The dynamic model has nearly 4x lower latency and nearly 4x higher throughput. The higher throughput could make sense if it had batched inputs, but the inputs were [1,3,240,240] in both cases. The latency should also be higher, not lower, in the dynamic model.

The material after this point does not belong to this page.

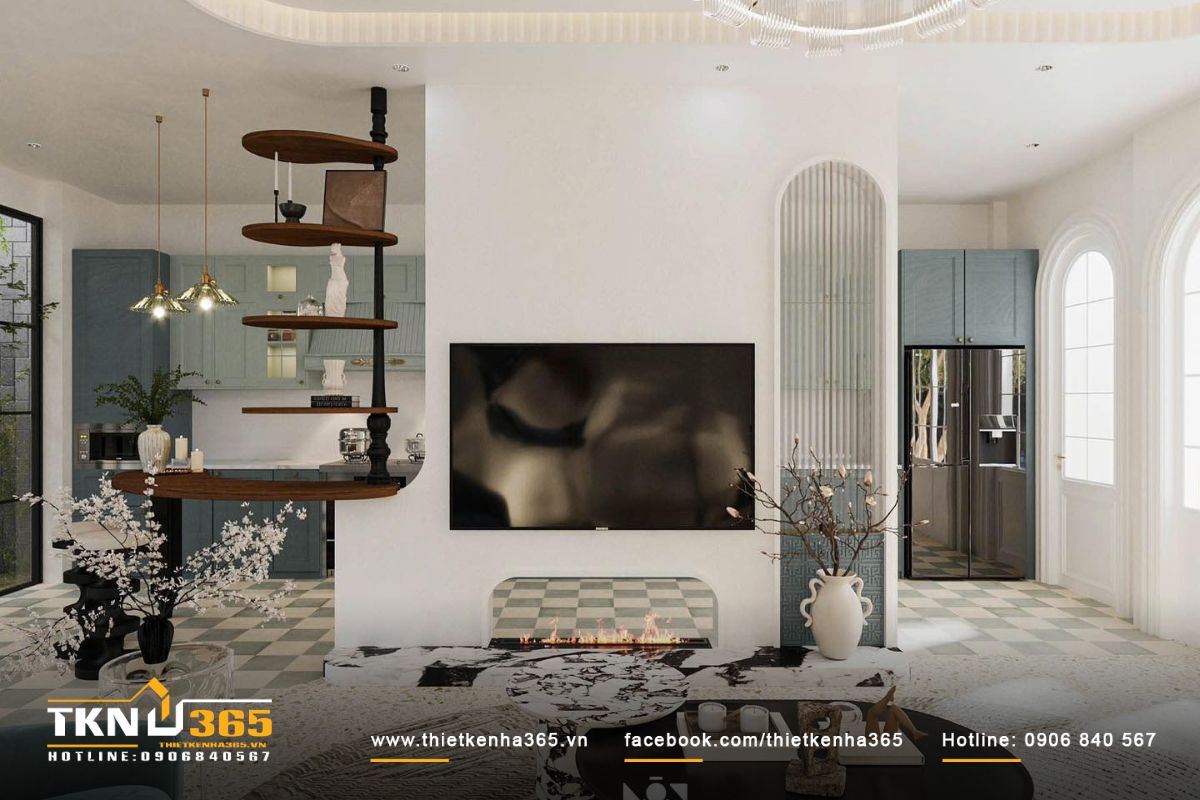 Tận dụng ánh sáng tự nhiên qua cửa sổ lớn, tạo nên không gian rộng rãi và thoáng đãng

Looking at the individual kernel times, these ops stand out:

Static

MatMul_1021;Status.EXECUTED;FullyConnected;fully_connected_gpu_bf_tiled__f16;3.961;0.002
MatMul_1033;Status.EXECUTED;FullyConnected;fully_connected_gpu_bf_tiled__f16;1.694;0.001
MatMul_1062;Status.EXECUTED;FullyConnected;fully_connected_gpu_bf_tiled__f16;1.092;0.002

Dynamic

MatMul_1021;Status.EXECUTED;FullyConnected;fully_connected_gpu_bf_tiled__f16;0.668;0.014
MatMul_1033;Status.EXECUTED;FullyConnected;fully_connected_gpu_bf_tiled__f16;0.499;0.016
MatMul_1062;Status.EXECUTED;FullyConnected;fully_connected_gpu_bf_tiled__f16;0.349;0.017

I wondered if the 4x difference could be related to the line number of parallel infer requests;4, but adding -nireq 1 and re-running didn't change the relative gap between the two:

Static

[ INFO ] Execution Devices:['GPU.0']
[ INFO ] Count:            610 iterations
[ INFO ] Duration:         60156.68 ms
[ INFO ] Latency:
[ INFO ]    Median:        98.04 ms
[ INFO ]    Average:       98.43 ms
[ INFO ]    Min:           95.16 ms
[ INFO ]    Max:           109.08 ms
[ INFO ] Throughput:   10.14 FPS

Dynamic

[ INFO ] Execution Devices:['GPU.0']
[ INFO ] Count:            2307 iterations
[ INFO ] Duration:         60036.19 ms
[ INFO ] Latency:
[ INFO ]    Median:        25.56 ms
[ INFO ]    Average:       25.83 ms
[ INFO ]    Min:           23.67 ms
[ INFO ]    Max:           45.64 ms
[ INFO ] Throughput:   38.43 FPS

Step-by-step reproduction

  1. Download the provided ONNX model
  2. Convert to OV format with ovc <model_file> --compress_to_fp16 false
  3. Rename ONNX model to avoid overwriting the OV model
  4. Convert again to OV format with ovc <model_file> --compress_to_fp16 false --input [1,3,240,240]
  5. Run benchmark_app -d GPU.0 -m <model_file.xml> -pc -report_type detailed_counters -data_shape [1,3,240,240] for both models and compare results

Issue submission checklist

wenjiew commented 1 month ago

@riverlijunjie Is this similar to the issue you are observing? Thanks!

riverlijunjie commented 1 month ago

@riverlijunjie Is this similar to the issue you are observing? Thanks!

Not the same issue, what I observed is that FC kernel was in poor performance.

wenjiew commented 1 month ago

@geunhwan to take a look and provide feedback. Thanks!